We initiated follow-up with the 2-m Liverpool Telescope to obtain optical imaging in sloan filters griz the same night it was classified by ePESSTO (Lyman et al. 2017). Since the morning of the 30th of August, its apparent AB magnitudes in riz have brightened by roughly 0.2 magnitudes, while in g it has brighten by approximately 0.1 magnitudes. Since the 10th of September, its apparent magnitudes have remained unchanged, suggesting it is at peak light, and is evolving very slowly. On the 19th of September (a mean Julian date of 2458016.56), it had AB magnitudes of g=17.79 ± 0.02, r=17.77 ± 0.01, i=17.83 ± 0.02 and z=18.00 ± 0.03. These magnitudes are uncorrected for extinction.

Assuming SN 2017gir is at peak light, and for a spectroscopic redshift of z=0.163 determined from our GTC optical spectra, for a generic flat Lambda CDM cosmological model its inferred distance luminosity is ∼ 780 Mpc and its distance modulus is 39.47 mag. At z=0.163, observer-frame r-band is roughly rest-frame V-band, which suggests SN 2017gir has a peak absolute, V-band magnitude of M_V ≈ -21.5, thus confirming its superluminous classification. As this value does not consider the dimming effects arising from sight-lines through the MW galaxy, or reddening arising from its host galaxy, this is formally an upper limit to its absolute magnitude.

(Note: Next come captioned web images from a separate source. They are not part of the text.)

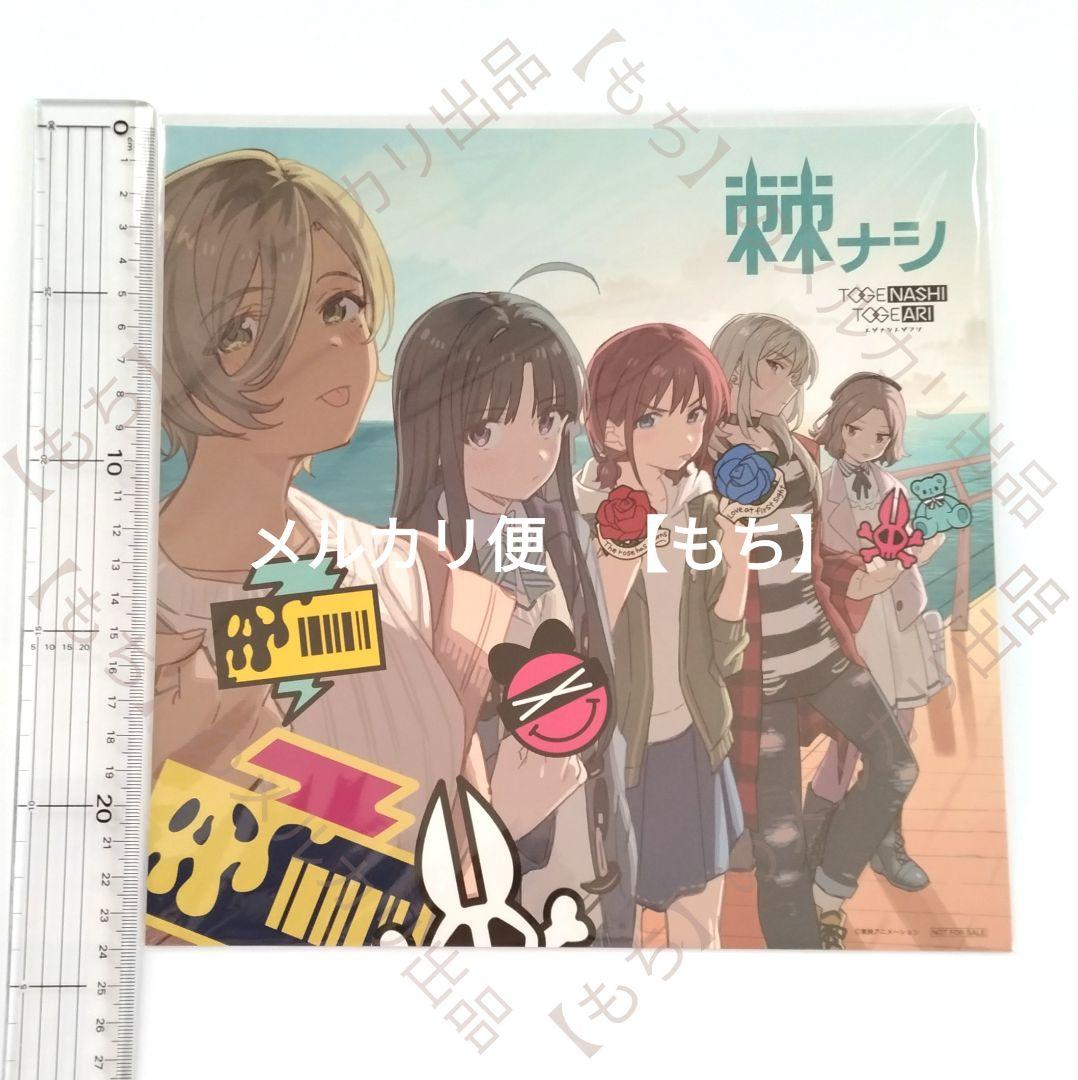 トゲナシトゲアリ　特典　７点　ガールズバンドクライ　ダイダス　メガジャケ
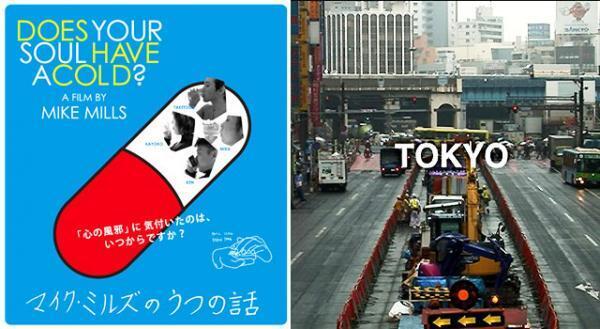 マイク・ミルズが日本の“うつ”を撮る…香山リカ、川勝正幸らコメント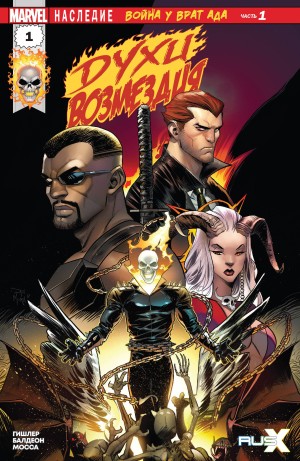 Духи Возмездия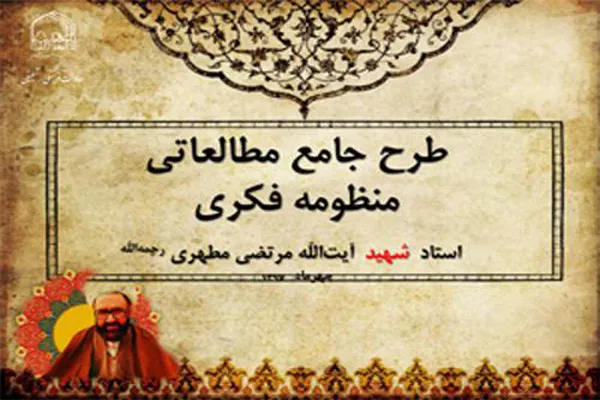 فردا؛ آغاز ثبت نام طرح جامع مطالعاتی منظومه فکری شهید مطهری(ره)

Swift simultaneously observed the field with XRT, however no new source was detected at the SN position. Combining the three observations (for a total exposure time of 1345 s) we find a 3-sigma upper limit at the SN position of 8.31×10^-03 c s^-1. Assuming a temperature of 1 keV, and Galactic absorption of ~1.2×10²⁰ cm^-2 in this direction, this corresponds to an upper limit in 0.3-10 keV unabsorbed flux to be 2×10^-13 erg cm^-2 s^-1. For its redshift of z=0.163, this corresponds to an unabsorbed 0.3-10 keV luminosity of 1.5× 10⁴³ erg s^-1.

We thank the Swift team for executing our requested ToO. Further Swift ToO observations have been requested, and future observations are planned as part of a comprehensive monitoring campaign of this event.